TESTIMONY IN OPPOSITION TO HB 1830
TO AMEND ARTICLE 48, THE PEOPLE’S CONSTITUTIONAL
INITIATIVE PETITION AND REFERENDUM PROCESS

Joint Committee on Election Laws
March 23, 2011

HB 1830 would more than double the required number of signatures for an initiative petition to amend the Constitution as well as those required for a referendum to repeal a law.

Article 48 was passed during the Constitutional Convention of 1918 under the much heralded progressive movement of the era to give the people a more active role in government. Since that time, hundreds of Legislative Amendments have been proposed and many reached the ballot, but only 13 Initiative Amendments have successfully passed the significant hurdle of collecting tens of thousands of voters’ signatures. Of the thirteen, only three were approved by the Legislature to be on the ballot, and of those three, two were approved by the people in a general election. In 1938 the people voted by 42% to 23% to create biennial sessions of the legislature. In 1974 the people voted to allow the use of highway tax funds for mass transit.
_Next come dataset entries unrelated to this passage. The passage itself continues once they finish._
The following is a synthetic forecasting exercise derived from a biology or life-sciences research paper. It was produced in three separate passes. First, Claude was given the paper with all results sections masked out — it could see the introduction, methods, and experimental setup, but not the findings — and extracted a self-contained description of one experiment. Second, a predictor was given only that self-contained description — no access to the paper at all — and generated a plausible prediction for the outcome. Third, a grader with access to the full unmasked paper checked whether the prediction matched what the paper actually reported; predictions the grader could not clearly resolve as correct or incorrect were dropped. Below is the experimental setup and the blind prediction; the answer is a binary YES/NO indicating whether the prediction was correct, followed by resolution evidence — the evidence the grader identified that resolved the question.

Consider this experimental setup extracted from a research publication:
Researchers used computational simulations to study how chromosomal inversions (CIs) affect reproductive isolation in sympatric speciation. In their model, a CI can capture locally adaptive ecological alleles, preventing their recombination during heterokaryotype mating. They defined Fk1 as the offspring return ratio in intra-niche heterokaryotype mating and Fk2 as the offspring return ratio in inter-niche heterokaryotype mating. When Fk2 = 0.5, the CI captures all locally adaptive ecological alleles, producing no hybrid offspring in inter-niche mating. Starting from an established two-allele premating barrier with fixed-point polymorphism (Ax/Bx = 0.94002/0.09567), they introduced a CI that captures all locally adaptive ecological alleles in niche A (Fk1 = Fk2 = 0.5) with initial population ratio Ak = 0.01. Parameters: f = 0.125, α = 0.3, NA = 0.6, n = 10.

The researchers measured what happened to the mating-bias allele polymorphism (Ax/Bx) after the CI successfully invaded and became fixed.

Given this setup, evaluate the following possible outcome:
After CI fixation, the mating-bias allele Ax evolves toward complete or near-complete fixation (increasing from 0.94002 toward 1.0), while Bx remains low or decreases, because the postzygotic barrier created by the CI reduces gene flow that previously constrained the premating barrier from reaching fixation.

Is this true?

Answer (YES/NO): NO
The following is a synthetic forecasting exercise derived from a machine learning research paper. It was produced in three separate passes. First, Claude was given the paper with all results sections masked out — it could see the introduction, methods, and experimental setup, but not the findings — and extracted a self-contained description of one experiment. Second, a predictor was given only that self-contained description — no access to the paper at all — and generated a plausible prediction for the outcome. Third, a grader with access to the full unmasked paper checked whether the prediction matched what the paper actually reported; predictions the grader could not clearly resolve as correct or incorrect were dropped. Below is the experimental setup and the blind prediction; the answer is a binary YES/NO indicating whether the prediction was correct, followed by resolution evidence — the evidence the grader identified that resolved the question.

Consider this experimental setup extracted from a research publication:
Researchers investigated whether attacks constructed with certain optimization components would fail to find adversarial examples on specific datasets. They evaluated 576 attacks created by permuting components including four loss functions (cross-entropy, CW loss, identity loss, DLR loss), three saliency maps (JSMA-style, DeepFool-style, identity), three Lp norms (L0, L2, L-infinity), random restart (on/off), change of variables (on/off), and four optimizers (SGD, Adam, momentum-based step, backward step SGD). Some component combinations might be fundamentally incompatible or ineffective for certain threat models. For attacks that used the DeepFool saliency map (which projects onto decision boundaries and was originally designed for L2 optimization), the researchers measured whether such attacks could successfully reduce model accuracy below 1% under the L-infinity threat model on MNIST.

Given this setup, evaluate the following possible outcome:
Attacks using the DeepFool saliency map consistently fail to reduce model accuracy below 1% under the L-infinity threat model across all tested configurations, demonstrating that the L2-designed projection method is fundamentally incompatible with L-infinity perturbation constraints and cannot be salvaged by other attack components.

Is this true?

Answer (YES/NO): NO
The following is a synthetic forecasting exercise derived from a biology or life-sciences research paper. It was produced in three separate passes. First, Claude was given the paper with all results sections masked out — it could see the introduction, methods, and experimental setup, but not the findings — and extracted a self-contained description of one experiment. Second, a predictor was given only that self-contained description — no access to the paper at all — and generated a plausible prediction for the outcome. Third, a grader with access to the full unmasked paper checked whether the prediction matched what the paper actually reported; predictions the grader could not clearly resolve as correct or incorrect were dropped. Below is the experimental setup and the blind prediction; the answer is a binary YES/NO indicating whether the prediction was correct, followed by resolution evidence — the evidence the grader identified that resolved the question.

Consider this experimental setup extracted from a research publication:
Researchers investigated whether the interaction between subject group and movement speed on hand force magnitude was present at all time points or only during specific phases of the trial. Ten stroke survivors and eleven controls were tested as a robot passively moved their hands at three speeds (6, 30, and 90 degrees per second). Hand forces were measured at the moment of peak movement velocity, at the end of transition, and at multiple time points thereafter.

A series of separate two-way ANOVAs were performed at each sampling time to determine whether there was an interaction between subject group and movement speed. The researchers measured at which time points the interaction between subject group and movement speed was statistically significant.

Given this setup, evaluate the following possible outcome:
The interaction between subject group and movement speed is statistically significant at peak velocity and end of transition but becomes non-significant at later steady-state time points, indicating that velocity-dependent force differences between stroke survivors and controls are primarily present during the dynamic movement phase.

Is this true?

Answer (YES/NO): NO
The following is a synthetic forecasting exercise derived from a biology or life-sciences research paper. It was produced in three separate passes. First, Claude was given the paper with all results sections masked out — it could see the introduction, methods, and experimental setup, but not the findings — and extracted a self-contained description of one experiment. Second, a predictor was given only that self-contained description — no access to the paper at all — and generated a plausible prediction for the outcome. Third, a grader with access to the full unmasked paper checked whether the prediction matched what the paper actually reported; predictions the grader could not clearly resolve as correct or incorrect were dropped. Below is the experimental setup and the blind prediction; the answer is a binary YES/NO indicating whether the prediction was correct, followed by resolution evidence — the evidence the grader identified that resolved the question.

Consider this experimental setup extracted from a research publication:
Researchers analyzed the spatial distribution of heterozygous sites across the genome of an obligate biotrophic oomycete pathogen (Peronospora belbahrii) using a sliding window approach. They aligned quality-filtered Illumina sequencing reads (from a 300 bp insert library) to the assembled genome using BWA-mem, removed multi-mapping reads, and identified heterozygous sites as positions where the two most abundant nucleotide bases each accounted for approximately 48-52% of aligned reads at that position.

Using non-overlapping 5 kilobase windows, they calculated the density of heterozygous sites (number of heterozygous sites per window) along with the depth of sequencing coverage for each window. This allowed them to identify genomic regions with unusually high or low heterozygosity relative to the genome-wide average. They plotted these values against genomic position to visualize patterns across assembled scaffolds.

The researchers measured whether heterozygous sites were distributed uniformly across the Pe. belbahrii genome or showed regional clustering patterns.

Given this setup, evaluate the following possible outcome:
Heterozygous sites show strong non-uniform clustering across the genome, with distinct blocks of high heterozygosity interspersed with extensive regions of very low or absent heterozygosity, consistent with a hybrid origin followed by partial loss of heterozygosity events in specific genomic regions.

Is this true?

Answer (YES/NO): YES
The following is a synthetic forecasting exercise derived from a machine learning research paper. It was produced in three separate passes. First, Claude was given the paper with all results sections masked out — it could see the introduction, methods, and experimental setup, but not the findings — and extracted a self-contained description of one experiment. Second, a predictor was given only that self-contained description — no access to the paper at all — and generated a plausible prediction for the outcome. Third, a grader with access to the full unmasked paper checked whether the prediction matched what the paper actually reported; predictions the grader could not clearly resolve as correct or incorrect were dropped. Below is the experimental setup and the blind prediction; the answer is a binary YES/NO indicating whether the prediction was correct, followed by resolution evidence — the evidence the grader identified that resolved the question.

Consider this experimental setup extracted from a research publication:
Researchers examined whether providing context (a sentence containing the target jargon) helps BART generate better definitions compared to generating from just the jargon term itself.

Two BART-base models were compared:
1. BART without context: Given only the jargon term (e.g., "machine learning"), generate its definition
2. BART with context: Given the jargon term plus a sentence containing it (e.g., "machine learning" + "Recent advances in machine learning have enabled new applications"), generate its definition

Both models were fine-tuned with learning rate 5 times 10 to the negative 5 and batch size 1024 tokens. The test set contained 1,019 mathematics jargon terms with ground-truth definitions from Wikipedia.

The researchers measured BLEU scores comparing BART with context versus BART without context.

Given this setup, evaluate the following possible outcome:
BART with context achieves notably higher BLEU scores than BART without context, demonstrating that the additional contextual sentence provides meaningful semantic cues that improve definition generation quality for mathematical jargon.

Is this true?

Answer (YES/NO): NO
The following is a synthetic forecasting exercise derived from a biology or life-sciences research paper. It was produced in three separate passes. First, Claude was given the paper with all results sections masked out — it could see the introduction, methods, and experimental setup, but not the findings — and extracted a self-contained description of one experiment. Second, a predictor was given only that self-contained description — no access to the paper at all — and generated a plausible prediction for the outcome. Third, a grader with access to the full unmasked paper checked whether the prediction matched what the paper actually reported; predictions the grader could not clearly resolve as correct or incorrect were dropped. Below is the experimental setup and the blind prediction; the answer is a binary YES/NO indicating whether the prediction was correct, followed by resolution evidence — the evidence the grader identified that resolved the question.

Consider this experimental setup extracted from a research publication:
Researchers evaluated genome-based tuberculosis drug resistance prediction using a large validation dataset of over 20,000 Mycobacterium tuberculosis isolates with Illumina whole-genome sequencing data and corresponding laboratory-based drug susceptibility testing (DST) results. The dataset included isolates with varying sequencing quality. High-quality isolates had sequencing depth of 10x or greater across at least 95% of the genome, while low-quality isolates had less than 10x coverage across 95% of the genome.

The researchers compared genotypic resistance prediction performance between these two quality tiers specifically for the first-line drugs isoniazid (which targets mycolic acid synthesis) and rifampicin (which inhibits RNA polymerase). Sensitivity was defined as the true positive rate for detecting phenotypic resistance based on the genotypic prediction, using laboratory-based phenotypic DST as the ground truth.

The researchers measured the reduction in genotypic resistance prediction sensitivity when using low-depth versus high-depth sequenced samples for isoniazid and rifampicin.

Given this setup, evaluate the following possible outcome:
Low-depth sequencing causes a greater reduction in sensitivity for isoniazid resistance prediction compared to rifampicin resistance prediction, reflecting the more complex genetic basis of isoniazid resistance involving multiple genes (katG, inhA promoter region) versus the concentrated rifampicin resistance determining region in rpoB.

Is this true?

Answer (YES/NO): YES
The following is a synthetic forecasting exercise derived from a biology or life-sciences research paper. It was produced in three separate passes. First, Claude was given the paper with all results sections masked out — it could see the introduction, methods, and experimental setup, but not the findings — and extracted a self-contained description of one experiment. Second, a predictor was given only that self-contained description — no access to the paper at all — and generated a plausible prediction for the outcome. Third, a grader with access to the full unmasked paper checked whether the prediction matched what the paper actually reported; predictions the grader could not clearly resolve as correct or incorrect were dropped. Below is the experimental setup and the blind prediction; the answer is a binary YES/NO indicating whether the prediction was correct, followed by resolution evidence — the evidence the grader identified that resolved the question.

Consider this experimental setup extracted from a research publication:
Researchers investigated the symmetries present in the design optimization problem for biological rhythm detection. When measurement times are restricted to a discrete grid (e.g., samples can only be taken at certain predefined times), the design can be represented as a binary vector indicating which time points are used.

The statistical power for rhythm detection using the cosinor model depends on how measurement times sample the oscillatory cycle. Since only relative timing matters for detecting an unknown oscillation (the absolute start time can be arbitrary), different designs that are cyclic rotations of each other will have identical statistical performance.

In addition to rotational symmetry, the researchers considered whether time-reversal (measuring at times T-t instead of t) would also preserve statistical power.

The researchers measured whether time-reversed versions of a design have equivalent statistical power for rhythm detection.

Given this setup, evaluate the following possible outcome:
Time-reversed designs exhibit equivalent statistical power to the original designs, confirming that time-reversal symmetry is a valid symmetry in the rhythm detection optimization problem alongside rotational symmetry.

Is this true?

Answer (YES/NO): YES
Based on the results of the past 93 years, it is preposterous to claim that the initiative petition process in Massachusetts is too easy and a threat to the Legislature. In fact, Massachusetts has the nation’s most cumbersome and complicated initiative petition process accentuated by the requirement of the Legislature to approve the proposed amendment in two separate legislative sessions before it can be on the ballot. No other state has this requirement. Placing a proposed amendment before the people through an initiative process is so prohibitively difficult in Massachusetts that the process has rarely, if ever, been used.

Why would the Legislature want to make the initiative petition process even more difficult by raising the number of required signatures from 3% of the votes cast in the last gubernatorial election to 7% ? Why would they want to raise the required number of signatures for a referendum from 2 % to 4.5% ? This would clearly be an overreach attempt by the Legislature to throttle the voice and rights of the people.

Please reject this proposed Legislative Amendment to Article 48 of the Constitution.